▶ **WHAT YOU SHOULD DO**:
Take the line with "category: possum" and every line after it in the data. Transcribe them exactly, through the last.
-- Opening Marker --
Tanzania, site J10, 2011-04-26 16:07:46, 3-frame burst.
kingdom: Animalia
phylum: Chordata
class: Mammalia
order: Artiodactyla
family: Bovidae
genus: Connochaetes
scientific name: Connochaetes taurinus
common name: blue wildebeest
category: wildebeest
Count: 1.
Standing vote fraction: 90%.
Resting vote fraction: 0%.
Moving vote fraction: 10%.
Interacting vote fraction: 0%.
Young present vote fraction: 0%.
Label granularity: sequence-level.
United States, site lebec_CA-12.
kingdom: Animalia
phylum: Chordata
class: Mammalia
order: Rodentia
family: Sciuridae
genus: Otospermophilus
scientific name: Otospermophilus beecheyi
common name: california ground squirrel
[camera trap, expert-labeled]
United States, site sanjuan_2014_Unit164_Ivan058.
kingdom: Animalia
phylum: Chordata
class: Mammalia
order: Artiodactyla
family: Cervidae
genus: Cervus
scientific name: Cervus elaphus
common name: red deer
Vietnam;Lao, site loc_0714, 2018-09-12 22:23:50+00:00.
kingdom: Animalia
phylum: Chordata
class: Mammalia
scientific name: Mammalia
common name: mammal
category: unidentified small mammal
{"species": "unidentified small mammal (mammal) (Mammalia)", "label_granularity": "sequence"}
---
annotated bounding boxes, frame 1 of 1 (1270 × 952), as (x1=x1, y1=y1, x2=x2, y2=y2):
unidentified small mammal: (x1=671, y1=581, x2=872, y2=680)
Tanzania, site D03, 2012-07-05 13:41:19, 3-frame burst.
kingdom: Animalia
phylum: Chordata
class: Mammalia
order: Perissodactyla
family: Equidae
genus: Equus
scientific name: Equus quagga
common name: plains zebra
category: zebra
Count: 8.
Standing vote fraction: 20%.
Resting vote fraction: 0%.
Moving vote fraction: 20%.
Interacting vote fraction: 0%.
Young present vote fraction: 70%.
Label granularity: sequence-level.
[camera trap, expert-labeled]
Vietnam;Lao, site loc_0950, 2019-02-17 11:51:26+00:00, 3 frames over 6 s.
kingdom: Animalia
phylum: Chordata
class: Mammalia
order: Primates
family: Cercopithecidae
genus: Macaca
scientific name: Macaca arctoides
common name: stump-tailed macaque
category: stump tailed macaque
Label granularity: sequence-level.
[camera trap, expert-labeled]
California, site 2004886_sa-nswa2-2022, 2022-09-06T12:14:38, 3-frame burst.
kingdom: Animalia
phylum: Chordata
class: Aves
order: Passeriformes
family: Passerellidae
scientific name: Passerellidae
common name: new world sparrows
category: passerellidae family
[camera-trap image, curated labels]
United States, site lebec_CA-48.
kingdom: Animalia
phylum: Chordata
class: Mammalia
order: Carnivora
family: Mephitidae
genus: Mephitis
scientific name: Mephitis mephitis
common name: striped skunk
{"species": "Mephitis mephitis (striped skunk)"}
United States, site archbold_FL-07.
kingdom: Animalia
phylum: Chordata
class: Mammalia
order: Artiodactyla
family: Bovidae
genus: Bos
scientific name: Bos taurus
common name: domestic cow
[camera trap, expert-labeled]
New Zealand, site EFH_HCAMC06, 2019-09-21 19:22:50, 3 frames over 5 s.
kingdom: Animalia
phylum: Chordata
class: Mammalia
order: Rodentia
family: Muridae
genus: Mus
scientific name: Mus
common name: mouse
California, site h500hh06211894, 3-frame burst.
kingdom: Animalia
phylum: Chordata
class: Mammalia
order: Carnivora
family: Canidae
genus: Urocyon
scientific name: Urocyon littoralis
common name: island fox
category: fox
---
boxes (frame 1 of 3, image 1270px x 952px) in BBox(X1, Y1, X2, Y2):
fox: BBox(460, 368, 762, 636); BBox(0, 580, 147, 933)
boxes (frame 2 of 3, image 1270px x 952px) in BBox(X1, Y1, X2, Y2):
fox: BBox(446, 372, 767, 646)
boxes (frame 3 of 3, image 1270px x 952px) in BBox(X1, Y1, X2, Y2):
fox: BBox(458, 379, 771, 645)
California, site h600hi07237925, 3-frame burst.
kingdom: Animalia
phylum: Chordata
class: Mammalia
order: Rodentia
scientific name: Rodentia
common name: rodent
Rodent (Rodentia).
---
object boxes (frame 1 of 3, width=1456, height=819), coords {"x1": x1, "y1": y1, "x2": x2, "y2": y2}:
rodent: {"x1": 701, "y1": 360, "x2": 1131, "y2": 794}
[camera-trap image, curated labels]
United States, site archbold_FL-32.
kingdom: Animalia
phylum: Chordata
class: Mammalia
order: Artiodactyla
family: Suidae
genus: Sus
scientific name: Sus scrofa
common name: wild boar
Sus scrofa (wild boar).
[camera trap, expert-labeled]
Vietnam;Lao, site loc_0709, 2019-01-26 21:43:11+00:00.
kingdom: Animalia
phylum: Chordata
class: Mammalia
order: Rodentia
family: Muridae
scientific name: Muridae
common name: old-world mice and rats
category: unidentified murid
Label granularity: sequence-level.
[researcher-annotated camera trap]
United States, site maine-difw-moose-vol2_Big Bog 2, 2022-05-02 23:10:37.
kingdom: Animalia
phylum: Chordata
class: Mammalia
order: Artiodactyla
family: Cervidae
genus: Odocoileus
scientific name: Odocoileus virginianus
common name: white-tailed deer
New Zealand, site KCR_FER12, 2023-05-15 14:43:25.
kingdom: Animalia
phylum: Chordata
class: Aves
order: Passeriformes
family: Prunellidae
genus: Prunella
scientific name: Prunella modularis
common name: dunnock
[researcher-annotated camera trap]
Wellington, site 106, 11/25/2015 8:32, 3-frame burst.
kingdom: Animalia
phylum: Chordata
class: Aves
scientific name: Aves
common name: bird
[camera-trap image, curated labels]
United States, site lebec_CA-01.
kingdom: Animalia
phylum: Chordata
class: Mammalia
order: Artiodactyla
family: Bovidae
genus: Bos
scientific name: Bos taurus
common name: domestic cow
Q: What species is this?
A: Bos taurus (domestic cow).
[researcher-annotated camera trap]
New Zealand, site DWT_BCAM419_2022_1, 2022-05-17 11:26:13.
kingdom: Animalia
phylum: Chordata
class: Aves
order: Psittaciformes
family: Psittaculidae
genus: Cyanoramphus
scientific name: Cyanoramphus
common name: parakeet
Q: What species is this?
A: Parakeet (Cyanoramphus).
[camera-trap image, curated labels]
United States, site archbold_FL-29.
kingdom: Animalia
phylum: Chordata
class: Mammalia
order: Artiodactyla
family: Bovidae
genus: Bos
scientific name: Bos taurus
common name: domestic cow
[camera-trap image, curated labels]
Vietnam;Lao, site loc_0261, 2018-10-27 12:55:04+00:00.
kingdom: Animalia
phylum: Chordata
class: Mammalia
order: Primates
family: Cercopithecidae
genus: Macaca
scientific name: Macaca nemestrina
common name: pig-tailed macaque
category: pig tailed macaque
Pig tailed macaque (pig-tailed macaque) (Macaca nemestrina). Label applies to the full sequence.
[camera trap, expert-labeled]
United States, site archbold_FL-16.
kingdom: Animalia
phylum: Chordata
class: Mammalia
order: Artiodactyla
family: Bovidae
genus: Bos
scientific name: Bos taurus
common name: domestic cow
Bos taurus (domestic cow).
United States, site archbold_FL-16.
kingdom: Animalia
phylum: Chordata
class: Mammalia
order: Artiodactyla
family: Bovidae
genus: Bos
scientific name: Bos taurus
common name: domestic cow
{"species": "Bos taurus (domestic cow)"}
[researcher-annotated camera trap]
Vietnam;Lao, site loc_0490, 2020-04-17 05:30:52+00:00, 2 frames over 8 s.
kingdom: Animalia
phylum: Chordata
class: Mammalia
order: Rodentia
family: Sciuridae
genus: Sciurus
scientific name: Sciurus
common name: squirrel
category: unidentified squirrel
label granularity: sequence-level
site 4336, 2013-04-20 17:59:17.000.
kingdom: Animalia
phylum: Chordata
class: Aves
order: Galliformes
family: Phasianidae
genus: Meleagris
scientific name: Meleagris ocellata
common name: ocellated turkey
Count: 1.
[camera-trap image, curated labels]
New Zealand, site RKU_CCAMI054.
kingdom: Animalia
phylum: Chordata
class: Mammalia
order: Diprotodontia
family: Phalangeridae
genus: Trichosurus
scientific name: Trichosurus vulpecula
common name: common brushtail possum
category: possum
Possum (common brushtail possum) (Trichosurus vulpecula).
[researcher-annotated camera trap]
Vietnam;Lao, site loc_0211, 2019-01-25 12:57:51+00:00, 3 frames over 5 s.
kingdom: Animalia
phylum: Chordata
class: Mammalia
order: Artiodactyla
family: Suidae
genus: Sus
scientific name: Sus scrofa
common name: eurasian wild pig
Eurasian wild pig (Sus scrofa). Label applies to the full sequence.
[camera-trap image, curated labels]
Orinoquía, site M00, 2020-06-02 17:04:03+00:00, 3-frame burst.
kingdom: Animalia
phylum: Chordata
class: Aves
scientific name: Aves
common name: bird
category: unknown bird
-- Closing Marker --
▶ **YOUR SOLUTION**:
category: possum
Possum (common brushtail possum) (Trichosurus vulpecula).
[researcher-annotated camera trap]
Vietnam;Lao, site loc_0211, 2019-01-25 12:57:51+00:00, 3 frames over 5 s.
kingdom: Animalia
phylum: Chordata
class: Mammalia
order: Artiodactyla
family: Suidae
genus: Sus
scientific name: Sus scrofa
common name: eurasian wild pig
Eurasian wild pig (Sus scrofa). Label applies to the full sequence.
[camera-trap image, curated labels]
Orinoquía, site M00, 2020-06-02 17:04:03+00:00, 3-frame burst.
kingdom: Animalia
phylum: Chordata
class: Aves
scientific name: Aves
common name: bird
category: unknown bird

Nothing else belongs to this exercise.